## Given text
────────

January 2026

Happy New Year to all our supporters!

  1. Happy New Year! and anyone got a spare drop tank? (Or a model – quite a big one – of a Spitfire?)
  2. Super-sleuths needed!
  3. Super-sleuths needed again!
  4. History revealed – but not exactly what we expected!

Posted on Facebook by Alan Matlock – 8th January 2026

Happy New Year! and anyone got a spare drop tank? (Or a model – quite a big one – of a Spitfire?)

We’ve posted before about the huge number of jettison fuel tanks that were made to extend the range of Spitfires as its role progressed from a defensive to an offensive one.

Several of the sites we have marked with blue plaques, or where we are planning to install one, were making these vital components – anything from the ‘standard’ 30 gallon size to much bigger ones for even longer sorties (eg flying in to Malta).

Our first plaque, unveiled nearly 4 years ago in March 2022 was one such site – the requisitioned parish hall in Shirley where drop tanks and air filters were made.

Around that time someone wrote to say he had a used drop tank he’d be happy to donate to us. Unfortunately, we don’t have contact details, but we’re now in a position to take up that kind offer, and/or a similar one from someone else.

The parish hall is being refurbished and, we’re pleased that the main room is going to be renamed “Spitfire Hall”. We’ve been asked to help illustrate the history of the hall with information boards and artefacts. A drop tank (30 gallon preferred🙂 ) displayed in the building where they were once produced would be amazing!

────────

## Supplied records
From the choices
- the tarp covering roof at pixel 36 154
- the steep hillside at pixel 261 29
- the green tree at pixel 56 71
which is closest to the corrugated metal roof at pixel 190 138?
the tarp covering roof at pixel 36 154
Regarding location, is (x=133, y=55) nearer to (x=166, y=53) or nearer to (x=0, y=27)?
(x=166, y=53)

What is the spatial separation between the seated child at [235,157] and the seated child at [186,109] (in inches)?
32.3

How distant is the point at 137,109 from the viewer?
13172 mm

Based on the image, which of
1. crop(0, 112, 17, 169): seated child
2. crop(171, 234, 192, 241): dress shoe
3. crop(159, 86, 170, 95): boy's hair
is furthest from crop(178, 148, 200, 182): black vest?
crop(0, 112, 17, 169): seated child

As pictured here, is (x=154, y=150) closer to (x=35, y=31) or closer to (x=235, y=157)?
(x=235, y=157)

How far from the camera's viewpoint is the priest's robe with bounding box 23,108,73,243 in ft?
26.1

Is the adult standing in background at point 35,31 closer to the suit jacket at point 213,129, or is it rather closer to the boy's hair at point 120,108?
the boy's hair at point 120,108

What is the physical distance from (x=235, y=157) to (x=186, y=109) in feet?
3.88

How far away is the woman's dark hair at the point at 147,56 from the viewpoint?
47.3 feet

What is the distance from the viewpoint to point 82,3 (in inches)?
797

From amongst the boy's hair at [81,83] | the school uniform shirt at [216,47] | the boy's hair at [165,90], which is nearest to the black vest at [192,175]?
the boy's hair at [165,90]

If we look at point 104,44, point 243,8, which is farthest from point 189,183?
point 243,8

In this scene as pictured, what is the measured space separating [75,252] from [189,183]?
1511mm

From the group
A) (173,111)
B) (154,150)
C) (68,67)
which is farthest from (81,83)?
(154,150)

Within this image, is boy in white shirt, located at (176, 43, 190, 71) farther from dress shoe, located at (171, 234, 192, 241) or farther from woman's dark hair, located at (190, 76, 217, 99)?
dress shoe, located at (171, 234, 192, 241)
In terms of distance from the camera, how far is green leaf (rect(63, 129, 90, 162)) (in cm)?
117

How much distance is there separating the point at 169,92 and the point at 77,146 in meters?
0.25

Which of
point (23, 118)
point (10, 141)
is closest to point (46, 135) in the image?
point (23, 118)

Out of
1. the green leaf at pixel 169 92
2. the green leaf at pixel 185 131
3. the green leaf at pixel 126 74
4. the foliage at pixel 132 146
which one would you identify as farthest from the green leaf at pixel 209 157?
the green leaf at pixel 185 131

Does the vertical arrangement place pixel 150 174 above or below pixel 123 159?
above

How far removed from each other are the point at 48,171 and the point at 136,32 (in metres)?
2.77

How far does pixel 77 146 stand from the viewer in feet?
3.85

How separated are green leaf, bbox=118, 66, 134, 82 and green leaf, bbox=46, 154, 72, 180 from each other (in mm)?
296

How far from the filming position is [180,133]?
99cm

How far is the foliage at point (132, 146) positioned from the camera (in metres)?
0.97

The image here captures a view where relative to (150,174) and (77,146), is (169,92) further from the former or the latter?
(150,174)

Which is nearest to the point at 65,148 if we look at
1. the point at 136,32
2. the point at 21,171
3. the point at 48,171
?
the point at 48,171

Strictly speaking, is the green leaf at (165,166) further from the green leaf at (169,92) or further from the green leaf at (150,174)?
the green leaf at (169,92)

────────

## What to do
**a)** In the January 2026 update, rewrite the passage starting with "4. History revealed" and going on through "filters were made.", putting "commemorative plaques" in place of "blue plaques".
**b)** List every numbered heading that appears in the January 2026 update.

## Solutions to each task
**a)**
4. History revealed – but not exactly what we expected!

Posted on Facebook by Alan Matlock – 8th January 2026

Happy New Year! and anyone got a spare drop tank? (Or a model – quite a big one – of a Spitfire?)

We’ve posted before about the huge number of jettison fuel tanks that were made to extend the range of Spitfires as its role progressed from a defensive to an offensive one.

Several of the sites we have marked with commemorative plaques, or where we are planning to install one, were making these vital components – anything from the ‘standard’ 30 gallon size to much bigger ones for even longer sorties (eg flying in to Malta).

Our first plaque, unveiled nearly 4 years ago in March 2022 was one such site – the requisitioned parish hall in Shirley where drop tanks and air filters were made.

**b)**
1. Happy New Year! and anyone got a spare drop tank? (Or a model – quite a big one – of a Spitfire?)
2. Super-sleuths needed!
3. Super-sleuths needed again!
4. History revealed – but not exactly what we expected!